How-To: Plan an iSCSI SAN
February 10, 2006
Even with the right switches, be aware that if your servers have single-gigabit connections to an Ethernet switch for access to your disk arrays, they are vulnerable to failure on that link. All it takes is someone slamming a rack door on the cable, zapping the switch or NIC port with static, or gremlins (aka unknown causes) killing the link. Your server will lose access to its data and crash your application, which probably will corrupt your data.
Since the days of Kalpana 10-Mbps Ethernet switches, server administrators have used NIC teaming to eliminate Ethernet links as a single point of failure, as well as to boost bandwidth from the server to the network. Most server NIC drivers do this by load-balancing the traffic across two or more links to the same switch. This may protect your systems from port and link failures, but still leave them vulnerable to a switch failure.
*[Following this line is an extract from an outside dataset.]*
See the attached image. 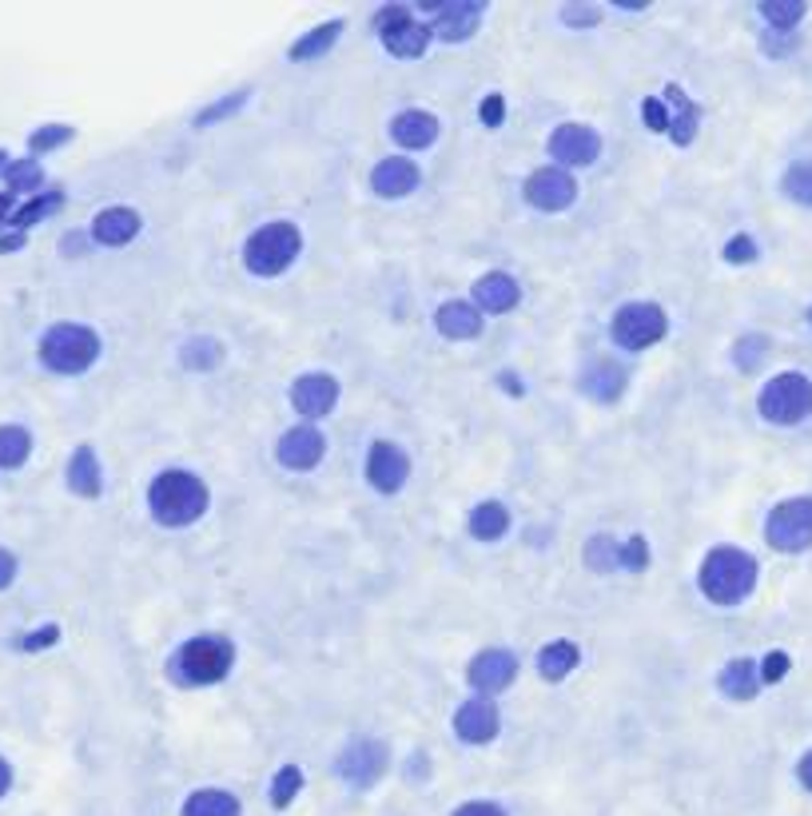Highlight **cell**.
Listing matches in <instances>:
<instances>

A single point-of-failure SAN switch that dies is the data center equivalent of a neutron bomb going off. Your equipment may still be there, but your servers are all offline, your data is unavailable and possibly corrupt, and your job is on the line. Much as we'd like to believe Ethernet switch vendors when they claim 50,000-hour MTBFs (mean time between failures), we all know switches fail and usually at the worst possible time.
The best solution is to use Multipath I/O (MPIO), a Layer 3 technique that lets you create multiple connections from each server's iSCSI initiator to your disk array and specify the Ethernet connection and path the data should take. Unlike the Layer 2 NIC teaming technique that requires all your connections reside in the same broadcast domain, MPIO gives each Ethernet card in your server its own IP address, and you can set paths in different subnets.
MPIO is supported by most iSCSI initiators at no cost, but some enterprise disk vendors, such as EMC and Network Appliance, make you pay for an additional MPIO driver for each server using MPIO on their arrays.